Seçime doğru

UZMAN GÖRÜŞÜ
UZMAN GÖRÜŞÜ [email protected]

Ali Nihat Özel / Yatırım Finansman

Faiz cephesinde haftanın önemli gelişmeleri ; Hazine ihaleleri, cari açık , Merkez Bankası Genel Kurulu ve Durmuş Yılmaz'ın görev süresinin hafta sonu itibarıyla doluyor olması şeklinde sıralanabilir.  Hafta başında gerçekleştirilen 29.01.2014 vadeli 3 ayda bir kupon ödemeli sabit kuponlu tahvilin yeniden ihracında,faiz oranı % 9.21 olan beklentinin hafif üzerinde % 9.36 olarak  ve 1,33 milyar TL borçlanmayla sonuçlandı. Ardından gösterge faiz 14 baz puan artarak %8.82 seviyelerine geldi. Dün düzenlenen 22 ay vadeli ve yeni gösterge tahvil niteliğinde olacak 20.02.2013 vadeli iskontolu tahvil ihalesinde bileşik ortalama faiz oranı %8.88 olarak beklenti aralığında gerçekleşti.

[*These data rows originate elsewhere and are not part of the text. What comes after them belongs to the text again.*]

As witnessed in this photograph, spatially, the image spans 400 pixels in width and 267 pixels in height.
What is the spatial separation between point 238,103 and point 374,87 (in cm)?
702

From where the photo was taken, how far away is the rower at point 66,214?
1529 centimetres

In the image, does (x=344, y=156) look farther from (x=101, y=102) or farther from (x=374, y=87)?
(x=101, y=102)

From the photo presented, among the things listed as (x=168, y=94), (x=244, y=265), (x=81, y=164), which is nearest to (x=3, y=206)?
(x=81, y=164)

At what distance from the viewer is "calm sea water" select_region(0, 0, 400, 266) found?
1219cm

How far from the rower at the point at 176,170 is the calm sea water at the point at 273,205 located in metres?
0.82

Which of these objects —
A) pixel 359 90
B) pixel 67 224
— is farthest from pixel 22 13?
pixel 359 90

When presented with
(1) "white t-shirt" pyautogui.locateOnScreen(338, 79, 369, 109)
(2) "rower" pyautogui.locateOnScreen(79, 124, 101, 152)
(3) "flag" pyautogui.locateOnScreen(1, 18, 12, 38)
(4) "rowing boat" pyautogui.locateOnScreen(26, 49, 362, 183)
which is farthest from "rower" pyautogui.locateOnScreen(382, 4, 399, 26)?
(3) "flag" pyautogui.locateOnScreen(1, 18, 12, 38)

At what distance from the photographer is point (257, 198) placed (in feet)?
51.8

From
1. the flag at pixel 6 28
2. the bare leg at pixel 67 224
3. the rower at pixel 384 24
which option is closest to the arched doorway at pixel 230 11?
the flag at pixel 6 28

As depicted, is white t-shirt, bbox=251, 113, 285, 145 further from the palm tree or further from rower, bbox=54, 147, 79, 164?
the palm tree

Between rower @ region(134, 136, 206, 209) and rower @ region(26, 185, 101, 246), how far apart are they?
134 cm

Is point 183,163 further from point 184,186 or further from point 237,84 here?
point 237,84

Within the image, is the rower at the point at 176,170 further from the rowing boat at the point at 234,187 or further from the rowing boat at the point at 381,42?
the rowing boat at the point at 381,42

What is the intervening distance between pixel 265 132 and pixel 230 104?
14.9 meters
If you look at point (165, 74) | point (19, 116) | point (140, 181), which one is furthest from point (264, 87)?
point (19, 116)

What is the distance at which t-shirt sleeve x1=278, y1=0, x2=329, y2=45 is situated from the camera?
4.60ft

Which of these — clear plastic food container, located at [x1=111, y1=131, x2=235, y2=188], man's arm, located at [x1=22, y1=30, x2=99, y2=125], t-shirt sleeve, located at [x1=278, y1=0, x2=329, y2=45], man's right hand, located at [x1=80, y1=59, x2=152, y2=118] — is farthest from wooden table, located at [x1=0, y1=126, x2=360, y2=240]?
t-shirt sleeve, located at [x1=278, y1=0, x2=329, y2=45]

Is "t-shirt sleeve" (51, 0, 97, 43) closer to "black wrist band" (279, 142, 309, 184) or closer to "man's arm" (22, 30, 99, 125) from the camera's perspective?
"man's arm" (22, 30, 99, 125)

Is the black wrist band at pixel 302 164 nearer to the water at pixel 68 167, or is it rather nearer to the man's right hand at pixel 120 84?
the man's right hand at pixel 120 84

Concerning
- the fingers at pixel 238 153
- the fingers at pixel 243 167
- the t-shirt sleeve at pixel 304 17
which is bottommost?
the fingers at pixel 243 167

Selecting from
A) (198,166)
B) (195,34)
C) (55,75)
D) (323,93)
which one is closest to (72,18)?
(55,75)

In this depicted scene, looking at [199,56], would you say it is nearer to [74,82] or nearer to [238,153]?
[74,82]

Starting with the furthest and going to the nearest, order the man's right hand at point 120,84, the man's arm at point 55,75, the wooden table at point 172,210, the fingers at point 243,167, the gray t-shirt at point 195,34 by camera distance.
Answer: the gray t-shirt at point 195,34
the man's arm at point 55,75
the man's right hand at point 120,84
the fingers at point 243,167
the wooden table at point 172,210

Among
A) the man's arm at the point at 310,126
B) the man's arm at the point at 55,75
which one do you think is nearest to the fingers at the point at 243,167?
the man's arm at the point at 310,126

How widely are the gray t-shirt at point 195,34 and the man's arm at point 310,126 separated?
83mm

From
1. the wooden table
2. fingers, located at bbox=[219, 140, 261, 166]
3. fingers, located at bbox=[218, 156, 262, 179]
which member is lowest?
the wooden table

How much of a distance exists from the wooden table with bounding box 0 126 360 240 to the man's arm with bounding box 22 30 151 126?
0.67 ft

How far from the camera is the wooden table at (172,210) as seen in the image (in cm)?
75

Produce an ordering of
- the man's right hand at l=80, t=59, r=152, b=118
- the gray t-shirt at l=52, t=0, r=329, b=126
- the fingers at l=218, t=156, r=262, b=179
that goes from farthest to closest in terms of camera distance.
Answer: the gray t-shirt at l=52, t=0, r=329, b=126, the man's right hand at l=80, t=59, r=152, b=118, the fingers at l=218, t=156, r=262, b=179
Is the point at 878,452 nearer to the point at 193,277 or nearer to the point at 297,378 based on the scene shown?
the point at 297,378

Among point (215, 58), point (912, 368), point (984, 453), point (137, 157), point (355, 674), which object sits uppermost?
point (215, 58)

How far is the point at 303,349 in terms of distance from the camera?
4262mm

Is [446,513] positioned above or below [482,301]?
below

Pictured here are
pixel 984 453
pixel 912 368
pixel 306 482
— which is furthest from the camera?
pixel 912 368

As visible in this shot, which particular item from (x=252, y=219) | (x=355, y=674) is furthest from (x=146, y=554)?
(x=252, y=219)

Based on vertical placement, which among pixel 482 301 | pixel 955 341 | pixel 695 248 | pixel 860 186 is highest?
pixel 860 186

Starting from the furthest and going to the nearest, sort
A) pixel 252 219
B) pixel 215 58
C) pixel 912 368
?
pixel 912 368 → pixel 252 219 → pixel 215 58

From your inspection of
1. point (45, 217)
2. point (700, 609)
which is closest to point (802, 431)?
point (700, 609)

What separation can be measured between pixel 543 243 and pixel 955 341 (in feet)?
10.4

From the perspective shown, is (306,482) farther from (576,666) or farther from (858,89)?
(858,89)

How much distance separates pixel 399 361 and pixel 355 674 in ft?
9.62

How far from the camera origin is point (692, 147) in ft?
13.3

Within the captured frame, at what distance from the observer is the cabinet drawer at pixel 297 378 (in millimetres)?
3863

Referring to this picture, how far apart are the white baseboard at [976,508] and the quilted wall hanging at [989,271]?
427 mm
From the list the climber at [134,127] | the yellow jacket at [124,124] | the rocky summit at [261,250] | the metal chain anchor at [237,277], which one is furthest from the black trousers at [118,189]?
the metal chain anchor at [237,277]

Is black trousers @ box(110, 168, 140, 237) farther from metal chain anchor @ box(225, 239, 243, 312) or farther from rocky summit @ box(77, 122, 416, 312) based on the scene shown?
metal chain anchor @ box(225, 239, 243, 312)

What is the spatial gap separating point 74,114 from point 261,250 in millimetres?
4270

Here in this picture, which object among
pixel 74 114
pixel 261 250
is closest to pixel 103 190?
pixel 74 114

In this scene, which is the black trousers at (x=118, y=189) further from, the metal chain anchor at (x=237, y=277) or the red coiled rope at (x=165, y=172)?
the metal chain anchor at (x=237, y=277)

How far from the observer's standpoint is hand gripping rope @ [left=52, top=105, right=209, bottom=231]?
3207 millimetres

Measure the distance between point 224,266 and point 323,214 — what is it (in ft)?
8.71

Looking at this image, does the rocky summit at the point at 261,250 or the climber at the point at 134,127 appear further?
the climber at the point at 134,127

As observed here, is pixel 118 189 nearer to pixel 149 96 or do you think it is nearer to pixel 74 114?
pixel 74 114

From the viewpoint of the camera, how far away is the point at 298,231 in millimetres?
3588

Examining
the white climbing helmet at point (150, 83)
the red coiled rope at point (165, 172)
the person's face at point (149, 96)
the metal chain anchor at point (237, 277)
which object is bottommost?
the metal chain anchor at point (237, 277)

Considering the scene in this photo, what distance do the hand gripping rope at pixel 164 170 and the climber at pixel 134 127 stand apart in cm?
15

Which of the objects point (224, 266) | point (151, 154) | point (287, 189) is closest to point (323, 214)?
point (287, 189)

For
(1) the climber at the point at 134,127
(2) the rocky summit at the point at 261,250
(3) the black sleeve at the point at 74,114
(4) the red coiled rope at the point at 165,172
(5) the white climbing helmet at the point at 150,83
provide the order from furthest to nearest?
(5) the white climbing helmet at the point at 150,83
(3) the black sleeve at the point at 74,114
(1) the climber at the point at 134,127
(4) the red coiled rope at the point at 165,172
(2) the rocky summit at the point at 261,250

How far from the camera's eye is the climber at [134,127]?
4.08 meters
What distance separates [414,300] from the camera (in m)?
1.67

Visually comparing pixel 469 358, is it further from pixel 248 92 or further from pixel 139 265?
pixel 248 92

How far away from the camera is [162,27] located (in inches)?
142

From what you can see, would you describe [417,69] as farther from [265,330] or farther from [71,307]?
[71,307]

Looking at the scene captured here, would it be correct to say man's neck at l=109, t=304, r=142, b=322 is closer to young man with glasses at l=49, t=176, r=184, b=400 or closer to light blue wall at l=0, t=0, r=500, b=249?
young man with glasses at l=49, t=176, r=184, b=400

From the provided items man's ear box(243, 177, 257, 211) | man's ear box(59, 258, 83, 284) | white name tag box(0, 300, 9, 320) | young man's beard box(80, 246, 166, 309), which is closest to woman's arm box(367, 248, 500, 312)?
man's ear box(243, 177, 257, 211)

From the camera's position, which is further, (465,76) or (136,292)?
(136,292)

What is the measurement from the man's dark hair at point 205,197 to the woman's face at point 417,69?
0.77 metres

BDDK verilerine göre bankacılık sektörü kredilerindeki artış devam ediyor. Yıl sonuna göre       % 65 artış görülmekte ve Merkez Bankasının munzam karşılıklar artışı ile frenlemeye çalıştığı kredi büyümesinde henüz istenen sonuçlar alınmış değil. Hafta başında açıklanan ve geçen seneye göre% 126 gibi rekor yükseliş gösteren cari açığın ise piyasalar üzerindeki en baskın risk faktörü olduğu görülüyor. Gerek petrol zengini ülkelerdeki mevcut karışıklıklar sebebiyle gerekse dolardaki değer kaybına bağlı olarak yükselişine devam eden petrol fiyatları , enerji maliyetleri üzerinden cari açığın artarak devamı riskini de beraberinde getirmektedir. Merkez Bankası Başkanı basın toplantısında bu tip risklerin devamı halinde sadece para politikası araçlarının yetmeyeceğini, gerekirse mali politikaların da devreye girmesi gerektiğini açıklamıştı. Hem başkanın değiştiği hem de seçim sürecine girilen bu dönemde daha sert tedbirlerin gelemeyeceği ; ancak seçim sonrası kaçınılmaz olacağı açıktır.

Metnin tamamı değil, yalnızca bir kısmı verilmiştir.